Мужчина поднял бровь.
– Рауш велел присматриваться к тем, которыми пользуются для хранения информации. Разве так еще кто-то делает?
– Чомбо иногда записывает данные на айпод и отсылает его из Штатов.
– Какого рода эти данные?
– Мы не сумели выяснить. Якобы музыка.
– Куда уходят посылки, тоже не знаете?
– Сан-Хуан, Коста-Рика. Оттуда, возможно, куда-нибудь еще.
– Кто получатель?
– В первую очередь – хозяин дорогого абонентского ящика. В Сан-Хуане таких предостаточно. Мы как раз над этим работаем. Вы там бывали?
– Нет.
– В Сан-Хуане целая община пенсионеров-цэрэушников. И людей из DEA. Мы тоже кое-кого послали, чтобы без лишнего шума разобраться в обстановке. Правда, пока никакого толку.
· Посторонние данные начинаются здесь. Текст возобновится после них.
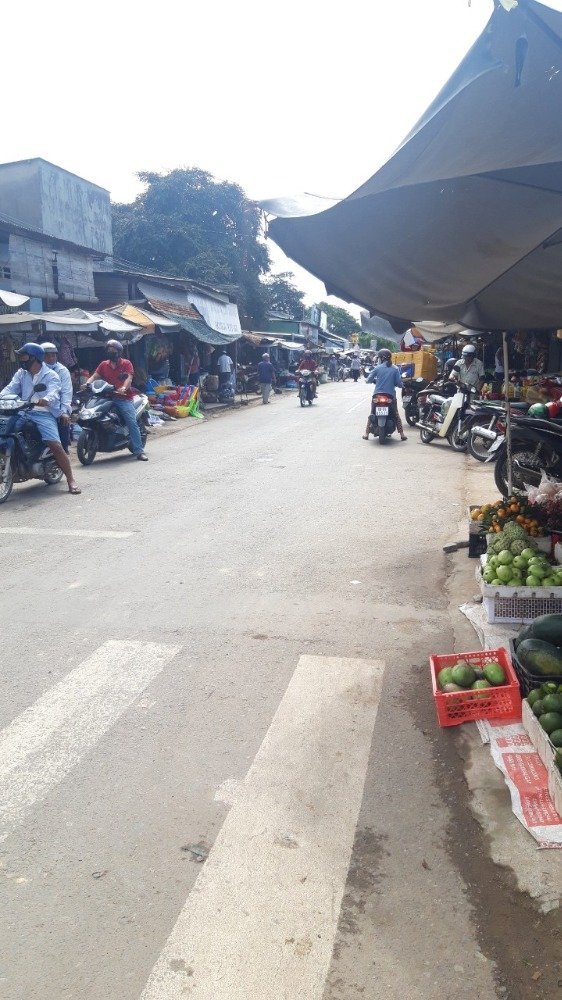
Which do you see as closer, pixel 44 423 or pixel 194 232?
pixel 44 423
– А почему вас так интересует содержимое этого контейнера?
Бигенд вытянул из кармана пиджака бледно-голубой микрофибровый платок и тщательно протер один из стульев от пыли.
– Присядете?
– Нет, спасибо. Продолжайте.
Тогда он сел сам. И посмотрел на журналистку снизу вверх.
– Опыт научил меня ценить все, что выбивается из общих рамок. Теперь я очень внимателен именно к человеческим странностям, особенно тем, которые прячут от посторонних глаз. Я трачу большие деньги на то, чтобы раскопать чужие секреты. Бывает, из них рождаются наиболее удачные достижения «Синего муравья». Например, за основу вирусной рекламы обуви «Троуп Слоуп» мы взяли анонимные видеоролики, выложенные в сети.
– Так это вы сделали? Запихали свое дерьмо на задний план старых фильмов? Вот гадость, блин! Пардон, что я по-французски.
– Но туфли-то продаются. – Он улыбнулся.
– И что вы надеетесь выгадать из тайны контейнера Чомбо?
– Понятия не имею. Ни малейшего. В этом-то весь интерес.
– Не понимаю.
– Разум, Холлис, это реклама с точностью до наоборот.
– В смысле?
– Секреты – отличная штука.
Мужчина повел рукой, и экран показал обоих у переговорного стола. Съемка велась откуда-то сверху. Причем двойник Бигенда еще не садился. Вот он достал из кармана бледно-голубой платок и вытер пыль с подлокотников, спинки, сиденья стула.
– Секреты, – промолвил настоящий Бигенд, – вот лучшее, что есть в мире.
21
Софийская соль
Тито пересек Амстердам, пройдя мимо сизой, припорошенной травы публичного сада, и быстро зашагал по Сто одиннадцатой в сторону Бродвея.